## Work to complete
1. In the Big Thompson fishing report, which fly drew the writer's first take on a dry fly?
2. Write what comes next in the Big Thompson fishing report, picking up after its final sentence.

## Passage to read

>>>>

# Big Thompson River and RMNP Colorado



## SeaOx 230C (Aug 12, 2005)

Stayed several days on the Big Thompson River near Estes Park and did a little fishing. This was my second attempt to fly fish for trout.


Fly fishing is not easy!!!!!! But it is sooooooo addicting!!!!!!!!!


Even though I got skunked I can't wait to go again.


Having fished all your life helps a little when it comes to finding fish and things like that. However when it comes to getting a free stone river wild trout to take a fly it's a whole different thing.


It can be very frustrating when you can see these fish and not make them bite.




Rod/Reel/Line: Cabela's 8'6" 5wt
Leader: 5X
Tippet: 5X and 3X
Flies: Para Adams, Elk Hair caddis, zebra midge, pheasant tail, copper john.


First afternoon I hit the Big T across the road from the cabin we stayed in, I was the third person I saw try this stretch so I did not expect much. I did not even see a fish, got no takes.


Next morning same location I saw several trout and had a take on a #18 parachute Adams. Pretty cool!!!!! There was this large boulder midstream and I just knew there had to be a fish there. I made several drifts and then bam there he was. I was excited as it was my first take on a dry fly.


I missed the take but it was still awesome to see the fish rise to the surface and try and eat my fly.


Hit a spot in RMNP that was very secluded only one other fisherman around. I had two takes and hooked one. The one I had on for a bit jumped, got me tangled in an over hang and got off. The other I flat missed the bite. I worked a pool that had several larger browns in it with no takes. I tied on a black bead head wooly bugger and got several to swim up to it and look but no takers.

<<<<

## Data records
>>>>

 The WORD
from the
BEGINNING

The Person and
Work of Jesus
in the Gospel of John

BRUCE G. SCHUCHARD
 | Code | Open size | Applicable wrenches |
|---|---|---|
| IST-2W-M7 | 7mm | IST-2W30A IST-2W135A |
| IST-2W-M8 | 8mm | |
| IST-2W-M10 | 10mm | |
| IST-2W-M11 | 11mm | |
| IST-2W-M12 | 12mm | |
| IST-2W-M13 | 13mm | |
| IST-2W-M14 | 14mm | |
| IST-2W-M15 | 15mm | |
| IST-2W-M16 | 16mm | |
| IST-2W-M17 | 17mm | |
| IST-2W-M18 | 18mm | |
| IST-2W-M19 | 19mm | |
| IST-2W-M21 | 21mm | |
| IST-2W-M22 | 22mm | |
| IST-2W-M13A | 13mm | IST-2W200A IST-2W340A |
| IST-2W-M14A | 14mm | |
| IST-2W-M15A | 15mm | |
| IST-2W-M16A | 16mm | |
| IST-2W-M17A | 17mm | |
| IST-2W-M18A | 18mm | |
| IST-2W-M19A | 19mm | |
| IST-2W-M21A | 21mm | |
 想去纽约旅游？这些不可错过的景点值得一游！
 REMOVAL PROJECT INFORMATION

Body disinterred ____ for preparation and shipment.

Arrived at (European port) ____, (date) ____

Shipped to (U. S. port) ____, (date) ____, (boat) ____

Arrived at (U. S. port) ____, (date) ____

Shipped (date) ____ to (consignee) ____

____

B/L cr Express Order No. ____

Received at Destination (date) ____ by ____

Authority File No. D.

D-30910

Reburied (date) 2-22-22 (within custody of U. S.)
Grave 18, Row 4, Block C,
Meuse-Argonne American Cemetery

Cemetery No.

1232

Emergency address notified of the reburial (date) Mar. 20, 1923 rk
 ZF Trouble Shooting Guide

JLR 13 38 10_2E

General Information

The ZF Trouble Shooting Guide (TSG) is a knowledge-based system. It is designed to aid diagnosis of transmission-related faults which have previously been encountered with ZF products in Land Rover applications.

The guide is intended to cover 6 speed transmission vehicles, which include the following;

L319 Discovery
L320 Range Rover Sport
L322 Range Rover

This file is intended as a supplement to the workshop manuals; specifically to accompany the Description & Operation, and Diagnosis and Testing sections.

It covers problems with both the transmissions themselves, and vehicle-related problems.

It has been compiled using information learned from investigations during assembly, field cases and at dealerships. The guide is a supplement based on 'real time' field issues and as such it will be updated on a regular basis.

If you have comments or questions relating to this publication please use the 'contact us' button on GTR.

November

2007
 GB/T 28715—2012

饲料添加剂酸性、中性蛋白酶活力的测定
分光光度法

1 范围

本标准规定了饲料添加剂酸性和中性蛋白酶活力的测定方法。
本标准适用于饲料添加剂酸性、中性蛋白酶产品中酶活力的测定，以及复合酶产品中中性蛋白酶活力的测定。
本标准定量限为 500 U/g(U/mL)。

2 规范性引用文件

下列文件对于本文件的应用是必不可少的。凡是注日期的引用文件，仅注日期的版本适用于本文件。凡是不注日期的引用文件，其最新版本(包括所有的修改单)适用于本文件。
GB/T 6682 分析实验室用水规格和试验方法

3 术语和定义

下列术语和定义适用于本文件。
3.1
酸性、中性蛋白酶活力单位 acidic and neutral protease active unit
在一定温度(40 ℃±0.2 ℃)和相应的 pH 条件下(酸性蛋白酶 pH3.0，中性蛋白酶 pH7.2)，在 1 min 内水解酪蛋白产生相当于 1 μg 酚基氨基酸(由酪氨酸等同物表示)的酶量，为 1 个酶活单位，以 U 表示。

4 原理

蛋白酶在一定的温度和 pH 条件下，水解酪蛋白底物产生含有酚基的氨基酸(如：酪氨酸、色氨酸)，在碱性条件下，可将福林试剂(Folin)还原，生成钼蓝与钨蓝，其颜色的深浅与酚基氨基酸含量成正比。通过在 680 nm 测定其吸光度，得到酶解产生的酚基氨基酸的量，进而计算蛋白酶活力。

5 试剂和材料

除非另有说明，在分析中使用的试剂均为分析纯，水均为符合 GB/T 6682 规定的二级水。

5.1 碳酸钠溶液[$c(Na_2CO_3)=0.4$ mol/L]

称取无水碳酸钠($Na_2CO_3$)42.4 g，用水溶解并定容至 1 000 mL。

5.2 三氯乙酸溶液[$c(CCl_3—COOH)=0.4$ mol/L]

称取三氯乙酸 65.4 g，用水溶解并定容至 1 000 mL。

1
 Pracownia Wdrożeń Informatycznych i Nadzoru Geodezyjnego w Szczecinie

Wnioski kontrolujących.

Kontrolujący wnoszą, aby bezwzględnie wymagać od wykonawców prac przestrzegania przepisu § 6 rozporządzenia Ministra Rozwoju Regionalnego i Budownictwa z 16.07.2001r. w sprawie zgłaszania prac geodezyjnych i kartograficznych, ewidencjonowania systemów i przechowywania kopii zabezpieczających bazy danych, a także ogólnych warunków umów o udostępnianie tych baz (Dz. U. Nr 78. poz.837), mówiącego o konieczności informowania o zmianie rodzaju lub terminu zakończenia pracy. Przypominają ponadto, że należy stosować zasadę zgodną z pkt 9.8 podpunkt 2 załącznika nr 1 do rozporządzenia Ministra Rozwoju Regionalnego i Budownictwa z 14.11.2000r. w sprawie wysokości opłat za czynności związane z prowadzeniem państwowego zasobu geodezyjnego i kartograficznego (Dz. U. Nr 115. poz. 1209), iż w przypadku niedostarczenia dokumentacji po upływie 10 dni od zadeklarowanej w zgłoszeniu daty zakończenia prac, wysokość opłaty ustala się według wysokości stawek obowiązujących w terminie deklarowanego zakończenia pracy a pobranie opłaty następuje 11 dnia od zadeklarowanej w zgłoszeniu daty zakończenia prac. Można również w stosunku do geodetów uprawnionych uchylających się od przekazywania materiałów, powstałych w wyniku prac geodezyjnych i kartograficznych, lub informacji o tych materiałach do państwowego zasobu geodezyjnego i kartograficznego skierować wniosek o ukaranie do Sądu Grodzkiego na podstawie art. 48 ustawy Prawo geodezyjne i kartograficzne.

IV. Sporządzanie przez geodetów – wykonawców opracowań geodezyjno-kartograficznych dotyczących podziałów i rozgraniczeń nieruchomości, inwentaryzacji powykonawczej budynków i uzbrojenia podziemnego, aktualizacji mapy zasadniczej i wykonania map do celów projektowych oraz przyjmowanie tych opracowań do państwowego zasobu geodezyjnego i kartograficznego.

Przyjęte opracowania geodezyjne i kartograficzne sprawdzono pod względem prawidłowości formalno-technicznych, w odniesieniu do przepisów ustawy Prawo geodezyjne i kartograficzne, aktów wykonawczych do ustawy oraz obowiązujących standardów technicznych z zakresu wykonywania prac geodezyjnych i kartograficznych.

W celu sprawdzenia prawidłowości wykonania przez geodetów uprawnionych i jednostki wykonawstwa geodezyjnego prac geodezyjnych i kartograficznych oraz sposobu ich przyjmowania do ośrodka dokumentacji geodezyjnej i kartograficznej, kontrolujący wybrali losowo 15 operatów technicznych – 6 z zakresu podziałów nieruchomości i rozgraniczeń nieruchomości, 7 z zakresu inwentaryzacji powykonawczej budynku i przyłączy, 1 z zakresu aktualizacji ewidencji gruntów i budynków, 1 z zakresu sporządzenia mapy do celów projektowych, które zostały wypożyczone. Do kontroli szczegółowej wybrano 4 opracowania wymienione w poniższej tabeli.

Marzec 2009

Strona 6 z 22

<<<<

## Answer section
1. A #18 parachute Adams.

2.
I don't now what I was doing wrong but I know I will be back and do it again.


I do know that I need to practice casting a lot more. Especially the roll cast, I can do it easily but need to get more accurate. I think that some of my issue is making too many casts before getting on target. By the time I hit my target I'm sure the fish knew I was there.


Lot's of wonderful sights to see gorgeous views every where you look. Will be heading back in mid November to try it again!!!!!


----------



## Kewlbreeze (Mar 15, 2019)

Sea oX, 

false casting is the bane of flyfishing. Your goal should be to make one to two false casts and then lay the fly out. Yes, it scares the fish and gets you tired. 

In dry fly fishing the goal is to lay the fly out above the water and let it drop down with little to no commotion. 

No so important with any subsurface flies (I suggest using a little bobber for nymph fishing - they make it much easier. 

Just remember when casting the rod tip goes back and forth in a straight line from the 10:00 o'clock position to the 1:00 o'clock position. The key is the abrupt stop at each end of the cast - that is how you transfer the power of the rod to theflyline. Get someone locally to show you how to double haul and all will become much easier - not so much false casting and much more distant. It is like riding a bike - once you do it once right - it becomes second nature. 

Keep it up!

Dennis
don't forget that saltwater fish eat flies too!!!


----------



## SeaOx 230C (Aug 12, 2005)

Thanks for the tips!!!

I will be heading back in November to try again.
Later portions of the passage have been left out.